A Capa: A Arte que Vende a Aventura

Antes mesmo da primeira página, a identidade de um bolsilivro de faroeste era selada por sua capa. Com ilustrações vibrantes e dramáticas, no estilo da arte *pulp*, essas capas eram projetadas para capturar o olhar e prometer ação imediata. Cores fortes, cenas de tiroteio, mocinhas em perigo e heróis de queixo quadrado eram a norma. O objetivo era claro: transmitir a essência da aventura em uma única imagem.

A capa de "O Pistoleiro que Veio de Longe" seguiria essa tradição. O título em letras garrafais e impactantes, o nome do autor em destaque e uma cena de ação que resume o conflito central da trama. A arte não precisava ser refinada, mas sim energética e evocativa, um convite irresistível para o leitor mergulhar na história.

Capa de um bolsilivro de faroeste antigo.
Uma capa de revista pulp western vintage, com cores vibrantes e uma cena de ação dramática, exemplificando o estilo que inspirou os bolsilivros brasileiros

O Gênero Faroeste: Mito e Realidade do Velho Oeste

O faroeste se baseia em um período específico da história americana, mas o transforma em um palco para mitos universais de heroísmo, justiça e redenção. Para entender a ficção, é preciso conhecer um pouco da história que a inspirou.

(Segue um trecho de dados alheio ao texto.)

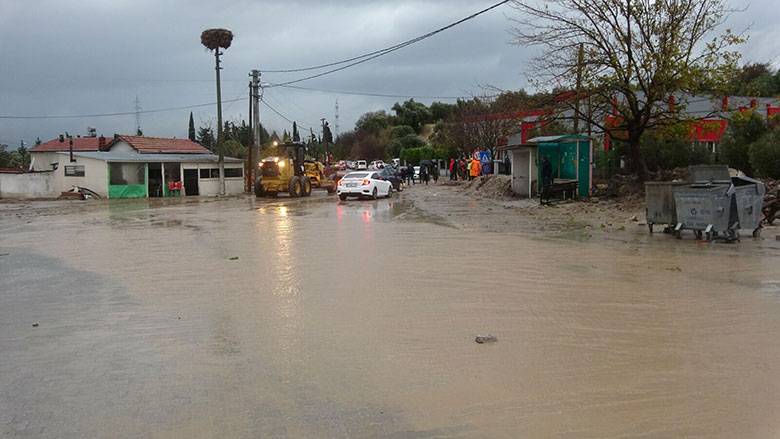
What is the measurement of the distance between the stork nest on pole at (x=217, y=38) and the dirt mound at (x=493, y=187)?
19.9 metres

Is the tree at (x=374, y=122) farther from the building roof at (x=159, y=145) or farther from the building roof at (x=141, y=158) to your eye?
the building roof at (x=141, y=158)

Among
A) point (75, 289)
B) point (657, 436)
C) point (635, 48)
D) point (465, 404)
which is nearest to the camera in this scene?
point (657, 436)

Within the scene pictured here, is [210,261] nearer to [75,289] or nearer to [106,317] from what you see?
[75,289]

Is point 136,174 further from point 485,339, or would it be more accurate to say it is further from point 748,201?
point 485,339

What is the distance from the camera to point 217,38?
44.5 m

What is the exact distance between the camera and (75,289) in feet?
30.5

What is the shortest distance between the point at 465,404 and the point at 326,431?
1.06m

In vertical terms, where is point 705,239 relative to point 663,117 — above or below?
below

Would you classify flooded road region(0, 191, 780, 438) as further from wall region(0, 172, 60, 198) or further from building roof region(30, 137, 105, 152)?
building roof region(30, 137, 105, 152)

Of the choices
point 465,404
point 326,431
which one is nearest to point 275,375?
point 326,431

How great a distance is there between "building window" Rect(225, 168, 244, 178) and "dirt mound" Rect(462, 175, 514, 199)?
1854 cm

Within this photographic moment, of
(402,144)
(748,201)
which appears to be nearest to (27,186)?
(748,201)

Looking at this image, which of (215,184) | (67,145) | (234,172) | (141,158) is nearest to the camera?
(141,158)

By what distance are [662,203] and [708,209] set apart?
53.9 inches
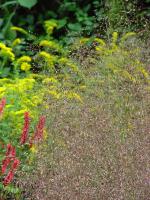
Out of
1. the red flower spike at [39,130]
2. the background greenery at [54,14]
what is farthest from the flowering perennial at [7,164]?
the background greenery at [54,14]

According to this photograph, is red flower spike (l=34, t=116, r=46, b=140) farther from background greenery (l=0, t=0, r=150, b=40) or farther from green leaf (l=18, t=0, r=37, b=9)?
green leaf (l=18, t=0, r=37, b=9)

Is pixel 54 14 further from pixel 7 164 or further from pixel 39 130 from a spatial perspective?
Result: pixel 7 164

A Fronteira Americana: Um Período Histórico

O "Velho Oeste" refere-se principalmente à segunda metade do século XIX, um período de intensa expansão territorial dos Estados Unidos para o oeste do rio Mississippi. Impulsionada por ideologias como o "Destino Manifesto", essa era foi marcada pela colonização de vastas terras, a construção de ferrovias transcontinentais e a busca por riqueza através da mineração e da pecuária . Historiadores como Frederick Jackson Turner argumentaram que essa "fronteira" foi fundamental para forjar o caráter americano, valorizando o individualismo, a democracia e a autossuficiência.

Desmistificando Hollywood: A Vida Real no Oeste

A imagem popular do Velho Oeste, repleta de duelos ao meio-dia e tiroteios constantes, é em grande parte uma criação de Hollywood. A realidade era, em muitos aspectos, mais tranquila. As cidades eram, em sua maioria, centros comerciais pacíficos para agricultores e rancheiros. Embora os *saloons* fossem de fato locais de jogo, bebida e, ocasionalmente, brigas, os famosos duelos eram muito mais raros do que o cinema sugere.

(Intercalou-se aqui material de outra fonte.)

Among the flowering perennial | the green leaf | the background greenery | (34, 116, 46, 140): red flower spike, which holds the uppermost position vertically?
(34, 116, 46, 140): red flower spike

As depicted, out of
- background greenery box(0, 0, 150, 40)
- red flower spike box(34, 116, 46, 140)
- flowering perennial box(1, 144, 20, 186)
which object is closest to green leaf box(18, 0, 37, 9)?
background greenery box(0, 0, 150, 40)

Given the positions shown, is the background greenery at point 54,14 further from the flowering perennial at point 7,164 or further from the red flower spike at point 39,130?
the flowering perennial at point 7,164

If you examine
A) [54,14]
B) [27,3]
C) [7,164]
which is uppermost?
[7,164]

"Para se ter uma ideia, o ano recordista em duelos foi 1878, quando só no Texas e no Kansas aconteceram 36 confrontos, causando cerca de 50 mortes. [...] Havia cidades com atividades ligadas a gado e ferrovias que já tinham uma história de violência e atraíam jogadores, vaqueiros, prostitutas, trapaceiros e aventureiros em geral, numa mistura volátil. Mas eram exceção." - Superinteressante.

As armas, como o revólver Colt .45, apelidado de "Peacemaker" (Pacificador), e o rifle Winchester '73, eram comuns, mas os confrontos geralmente ocorriam de forma súbita e a curta distância, não como os duelos ritualizados dos filmes.

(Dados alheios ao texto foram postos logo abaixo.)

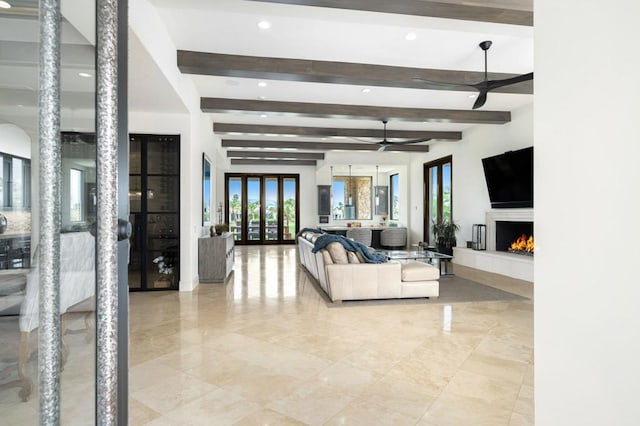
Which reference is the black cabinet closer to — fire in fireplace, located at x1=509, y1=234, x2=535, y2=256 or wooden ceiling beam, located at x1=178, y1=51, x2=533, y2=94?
wooden ceiling beam, located at x1=178, y1=51, x2=533, y2=94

O Conflito com os Povos Nativos

A expansão para o Oeste teve um custo humano trágico. A marcha dos colonos resultou no extermínio de diversas nações indígenas e na expulsão de muitas outras de suas terras ancestrais . Conflitos violentos, conhecidos como as Guerras Indígenas, foram uma constante, à medida que o Exército dos EUA era encarregado de proteger os colonos e os interesses das ferrovias. Essa é a face sombria da fronteira, muitas vezes simplificada ou ignorada nas narrativas heroicas do faroeste clássico.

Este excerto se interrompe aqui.